*** Supplied records Section Begins ***

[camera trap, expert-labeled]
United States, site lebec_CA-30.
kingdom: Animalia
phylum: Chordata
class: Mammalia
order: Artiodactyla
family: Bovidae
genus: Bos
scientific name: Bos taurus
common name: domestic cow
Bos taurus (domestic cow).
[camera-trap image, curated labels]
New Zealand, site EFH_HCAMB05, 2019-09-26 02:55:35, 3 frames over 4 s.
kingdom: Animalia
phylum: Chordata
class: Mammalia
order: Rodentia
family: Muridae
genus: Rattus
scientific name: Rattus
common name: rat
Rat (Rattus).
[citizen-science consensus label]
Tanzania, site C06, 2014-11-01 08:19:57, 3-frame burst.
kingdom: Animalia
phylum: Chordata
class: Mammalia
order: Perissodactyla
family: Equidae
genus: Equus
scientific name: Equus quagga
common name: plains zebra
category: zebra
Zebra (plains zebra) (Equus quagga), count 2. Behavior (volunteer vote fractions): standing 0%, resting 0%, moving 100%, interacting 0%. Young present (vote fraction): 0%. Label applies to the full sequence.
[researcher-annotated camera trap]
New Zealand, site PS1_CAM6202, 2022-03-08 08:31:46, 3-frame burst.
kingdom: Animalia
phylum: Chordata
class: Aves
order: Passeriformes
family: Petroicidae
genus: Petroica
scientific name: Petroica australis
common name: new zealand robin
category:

*** Supplied records Section Ends ***

> _What to do_: Where the word "camera" appears in a line of the listing, that line is counted once; give the total alone.

> _Written solution_: 3